Task to carry out | Show each line of the items below that contains the word "person".

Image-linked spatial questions
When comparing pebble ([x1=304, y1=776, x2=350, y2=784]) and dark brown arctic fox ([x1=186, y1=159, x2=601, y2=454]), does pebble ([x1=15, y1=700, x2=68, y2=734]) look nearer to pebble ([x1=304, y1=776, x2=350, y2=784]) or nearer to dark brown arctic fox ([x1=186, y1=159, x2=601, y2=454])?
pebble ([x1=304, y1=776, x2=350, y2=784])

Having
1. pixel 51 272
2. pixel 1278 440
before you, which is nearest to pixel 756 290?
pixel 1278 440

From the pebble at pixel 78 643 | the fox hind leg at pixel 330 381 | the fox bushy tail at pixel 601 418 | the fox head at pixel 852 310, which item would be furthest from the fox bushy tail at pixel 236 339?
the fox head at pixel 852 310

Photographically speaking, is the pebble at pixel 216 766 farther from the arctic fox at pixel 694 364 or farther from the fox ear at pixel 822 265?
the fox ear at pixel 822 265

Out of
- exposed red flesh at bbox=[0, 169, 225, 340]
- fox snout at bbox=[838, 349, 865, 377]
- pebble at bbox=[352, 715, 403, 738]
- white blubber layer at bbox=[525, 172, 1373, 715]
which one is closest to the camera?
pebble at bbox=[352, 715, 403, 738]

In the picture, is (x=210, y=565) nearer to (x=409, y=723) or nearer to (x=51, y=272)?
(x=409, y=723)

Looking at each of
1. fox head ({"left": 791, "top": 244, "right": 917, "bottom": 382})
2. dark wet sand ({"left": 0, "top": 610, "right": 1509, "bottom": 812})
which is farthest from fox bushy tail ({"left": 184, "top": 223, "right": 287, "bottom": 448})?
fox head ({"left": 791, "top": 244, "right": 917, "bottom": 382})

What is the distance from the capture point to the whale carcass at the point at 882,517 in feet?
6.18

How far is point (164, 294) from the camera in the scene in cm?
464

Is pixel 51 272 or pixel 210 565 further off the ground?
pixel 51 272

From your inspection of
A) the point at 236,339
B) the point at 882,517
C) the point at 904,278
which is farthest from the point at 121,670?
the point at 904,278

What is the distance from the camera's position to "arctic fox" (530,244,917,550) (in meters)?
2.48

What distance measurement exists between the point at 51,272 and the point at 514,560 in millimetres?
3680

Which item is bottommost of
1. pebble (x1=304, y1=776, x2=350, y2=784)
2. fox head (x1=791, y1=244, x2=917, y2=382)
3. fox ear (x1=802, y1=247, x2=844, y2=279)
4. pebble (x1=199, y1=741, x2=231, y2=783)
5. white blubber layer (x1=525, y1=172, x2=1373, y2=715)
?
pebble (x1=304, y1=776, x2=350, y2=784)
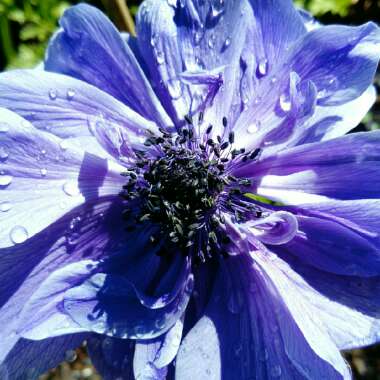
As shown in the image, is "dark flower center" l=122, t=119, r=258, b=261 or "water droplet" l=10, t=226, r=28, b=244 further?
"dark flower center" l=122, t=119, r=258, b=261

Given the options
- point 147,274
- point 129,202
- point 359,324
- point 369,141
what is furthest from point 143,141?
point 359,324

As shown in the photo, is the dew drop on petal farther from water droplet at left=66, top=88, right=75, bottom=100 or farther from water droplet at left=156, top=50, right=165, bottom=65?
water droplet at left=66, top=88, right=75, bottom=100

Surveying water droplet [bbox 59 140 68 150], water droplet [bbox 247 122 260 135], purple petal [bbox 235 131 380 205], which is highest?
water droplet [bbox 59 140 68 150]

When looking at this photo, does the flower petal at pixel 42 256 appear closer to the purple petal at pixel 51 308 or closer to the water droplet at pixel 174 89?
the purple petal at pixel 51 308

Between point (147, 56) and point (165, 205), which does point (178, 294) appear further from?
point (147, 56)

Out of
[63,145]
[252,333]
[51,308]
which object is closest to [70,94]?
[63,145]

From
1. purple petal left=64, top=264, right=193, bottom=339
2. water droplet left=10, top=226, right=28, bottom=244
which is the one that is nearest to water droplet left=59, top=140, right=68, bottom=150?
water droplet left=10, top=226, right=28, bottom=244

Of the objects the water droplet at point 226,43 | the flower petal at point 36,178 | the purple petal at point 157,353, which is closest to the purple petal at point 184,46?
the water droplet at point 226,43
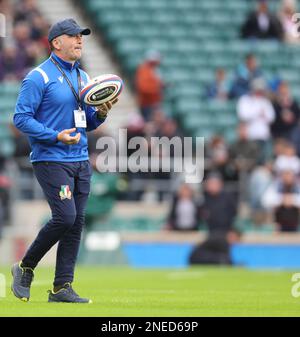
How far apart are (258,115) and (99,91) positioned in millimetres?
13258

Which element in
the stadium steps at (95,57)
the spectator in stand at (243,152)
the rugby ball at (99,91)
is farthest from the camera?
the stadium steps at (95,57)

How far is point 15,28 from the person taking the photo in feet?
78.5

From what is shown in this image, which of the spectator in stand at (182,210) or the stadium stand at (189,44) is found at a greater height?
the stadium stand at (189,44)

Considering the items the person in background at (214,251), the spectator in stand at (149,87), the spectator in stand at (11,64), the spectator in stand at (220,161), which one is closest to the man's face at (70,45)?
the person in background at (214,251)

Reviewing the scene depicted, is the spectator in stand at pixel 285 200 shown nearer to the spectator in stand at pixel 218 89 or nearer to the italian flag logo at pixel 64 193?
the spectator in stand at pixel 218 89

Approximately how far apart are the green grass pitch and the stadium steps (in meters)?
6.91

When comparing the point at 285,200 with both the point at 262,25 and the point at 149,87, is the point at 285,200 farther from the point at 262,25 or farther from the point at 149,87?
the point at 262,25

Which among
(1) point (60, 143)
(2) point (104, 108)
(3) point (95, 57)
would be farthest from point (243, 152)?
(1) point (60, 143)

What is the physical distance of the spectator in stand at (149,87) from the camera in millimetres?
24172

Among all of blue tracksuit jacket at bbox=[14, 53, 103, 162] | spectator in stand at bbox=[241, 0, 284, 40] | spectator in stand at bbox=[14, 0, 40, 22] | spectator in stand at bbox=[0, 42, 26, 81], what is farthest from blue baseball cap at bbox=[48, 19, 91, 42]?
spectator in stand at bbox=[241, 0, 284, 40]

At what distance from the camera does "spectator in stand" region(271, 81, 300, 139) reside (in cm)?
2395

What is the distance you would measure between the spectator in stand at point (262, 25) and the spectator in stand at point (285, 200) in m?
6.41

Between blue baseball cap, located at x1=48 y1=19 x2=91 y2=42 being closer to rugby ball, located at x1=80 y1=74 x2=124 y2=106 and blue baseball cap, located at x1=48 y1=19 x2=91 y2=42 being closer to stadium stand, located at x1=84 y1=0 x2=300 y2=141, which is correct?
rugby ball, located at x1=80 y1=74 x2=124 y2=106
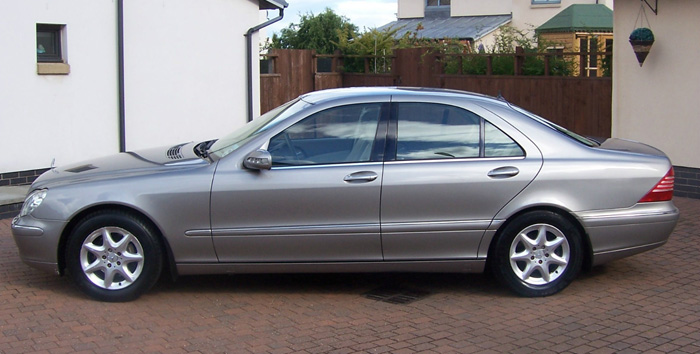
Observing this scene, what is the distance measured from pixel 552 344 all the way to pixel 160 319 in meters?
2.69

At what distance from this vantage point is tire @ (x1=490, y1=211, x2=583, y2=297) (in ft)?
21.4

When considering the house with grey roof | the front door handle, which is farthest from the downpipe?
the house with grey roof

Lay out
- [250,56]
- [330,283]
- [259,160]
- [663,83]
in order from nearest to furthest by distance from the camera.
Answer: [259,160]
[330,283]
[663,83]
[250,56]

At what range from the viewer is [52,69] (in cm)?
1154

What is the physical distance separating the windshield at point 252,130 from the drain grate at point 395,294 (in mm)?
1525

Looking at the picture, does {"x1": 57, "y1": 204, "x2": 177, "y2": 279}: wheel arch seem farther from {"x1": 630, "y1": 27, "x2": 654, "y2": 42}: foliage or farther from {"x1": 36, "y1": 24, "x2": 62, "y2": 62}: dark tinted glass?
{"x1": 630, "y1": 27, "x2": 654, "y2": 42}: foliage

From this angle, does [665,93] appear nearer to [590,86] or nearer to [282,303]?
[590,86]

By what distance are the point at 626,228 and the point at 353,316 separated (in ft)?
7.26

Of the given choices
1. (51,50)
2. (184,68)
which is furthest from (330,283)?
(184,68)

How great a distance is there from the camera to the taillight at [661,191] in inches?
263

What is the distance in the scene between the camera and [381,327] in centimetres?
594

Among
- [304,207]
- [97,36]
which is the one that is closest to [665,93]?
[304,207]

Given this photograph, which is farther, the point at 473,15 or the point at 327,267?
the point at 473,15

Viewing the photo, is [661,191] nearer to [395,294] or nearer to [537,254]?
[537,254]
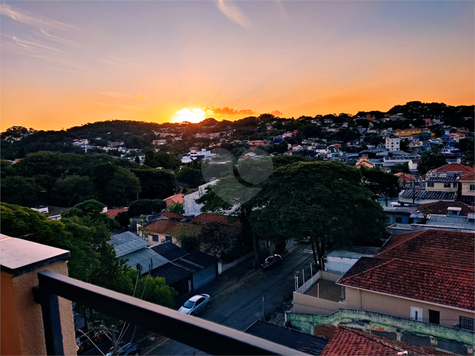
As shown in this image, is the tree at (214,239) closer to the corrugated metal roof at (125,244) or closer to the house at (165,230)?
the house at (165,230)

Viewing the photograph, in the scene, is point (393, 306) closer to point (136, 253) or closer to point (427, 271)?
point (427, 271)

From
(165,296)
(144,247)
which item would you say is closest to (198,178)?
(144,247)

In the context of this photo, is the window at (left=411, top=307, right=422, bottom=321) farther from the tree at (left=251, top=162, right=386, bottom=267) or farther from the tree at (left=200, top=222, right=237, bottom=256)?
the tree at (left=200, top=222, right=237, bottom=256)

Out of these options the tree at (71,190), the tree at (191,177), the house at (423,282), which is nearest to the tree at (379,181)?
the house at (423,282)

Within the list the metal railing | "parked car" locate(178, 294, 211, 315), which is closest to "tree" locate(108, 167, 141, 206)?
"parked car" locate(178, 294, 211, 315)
...
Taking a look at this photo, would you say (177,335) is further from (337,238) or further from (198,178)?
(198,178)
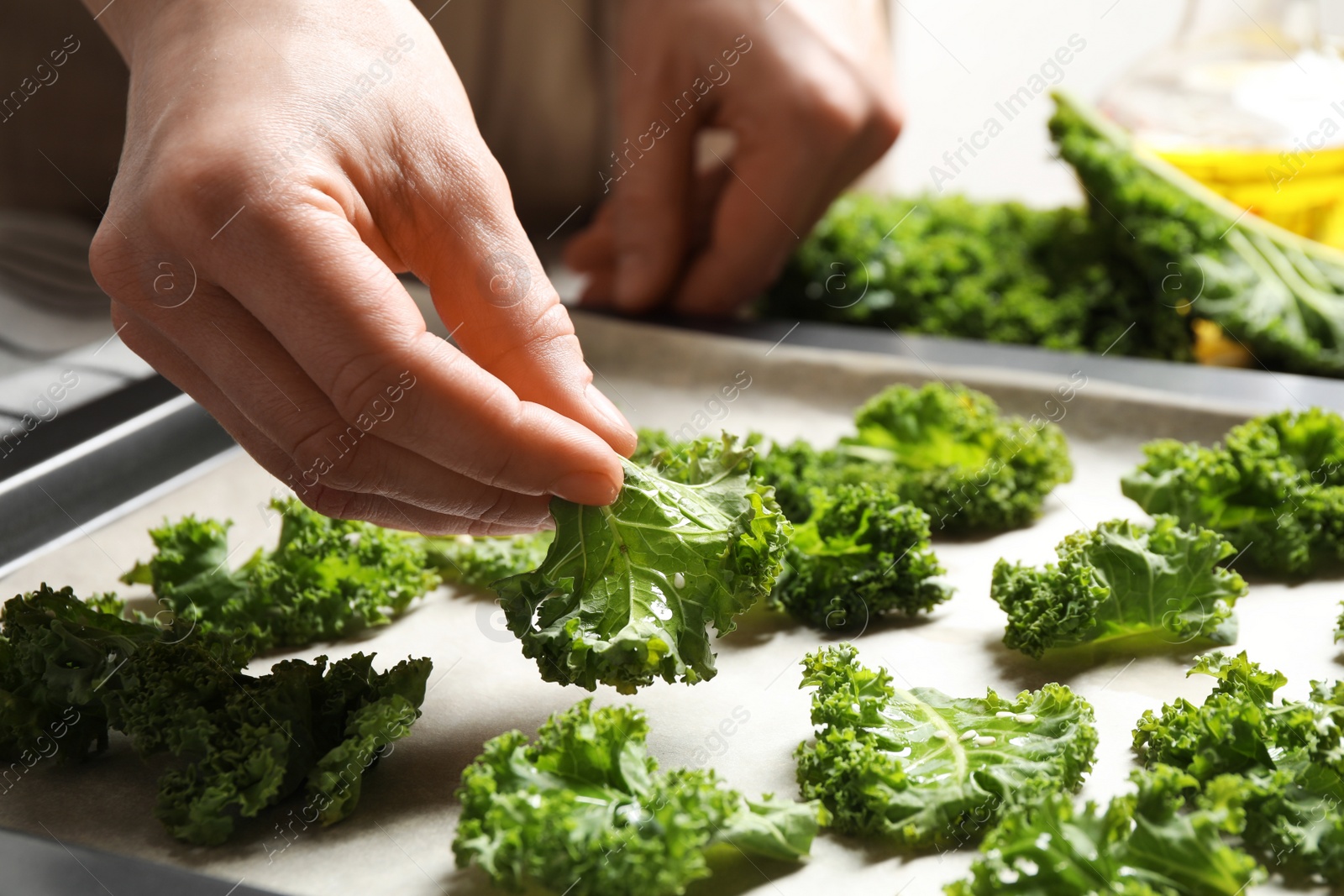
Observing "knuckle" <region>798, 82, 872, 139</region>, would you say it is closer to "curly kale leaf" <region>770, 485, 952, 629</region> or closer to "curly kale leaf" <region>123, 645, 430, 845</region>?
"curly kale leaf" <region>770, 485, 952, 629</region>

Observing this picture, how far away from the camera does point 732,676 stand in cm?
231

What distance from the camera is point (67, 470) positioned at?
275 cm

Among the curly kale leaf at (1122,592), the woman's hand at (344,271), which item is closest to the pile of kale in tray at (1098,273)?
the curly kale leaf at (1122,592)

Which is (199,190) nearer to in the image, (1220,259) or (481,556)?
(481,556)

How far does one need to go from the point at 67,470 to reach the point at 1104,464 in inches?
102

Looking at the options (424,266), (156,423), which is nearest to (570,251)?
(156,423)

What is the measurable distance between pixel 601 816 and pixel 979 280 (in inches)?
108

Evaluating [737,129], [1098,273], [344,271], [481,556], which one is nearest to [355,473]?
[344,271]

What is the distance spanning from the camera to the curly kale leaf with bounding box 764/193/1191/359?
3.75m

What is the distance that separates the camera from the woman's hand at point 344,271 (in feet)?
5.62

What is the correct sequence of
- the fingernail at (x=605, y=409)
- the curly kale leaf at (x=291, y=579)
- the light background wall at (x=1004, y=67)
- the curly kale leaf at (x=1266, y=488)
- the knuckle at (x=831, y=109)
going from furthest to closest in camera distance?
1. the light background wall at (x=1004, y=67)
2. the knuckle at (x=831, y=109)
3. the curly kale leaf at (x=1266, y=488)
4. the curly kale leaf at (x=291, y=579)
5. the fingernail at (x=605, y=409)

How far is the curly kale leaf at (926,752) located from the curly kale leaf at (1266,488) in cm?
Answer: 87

Answer below |
How far is point 15,28 from the person taking the photo in feet?
Considering the items the person in background at (214,251), the spectator in stand at (149,87), the spectator in stand at (11,64), the spectator in stand at (220,161), which one is closest to the man's face at (70,45)?
the person in background at (214,251)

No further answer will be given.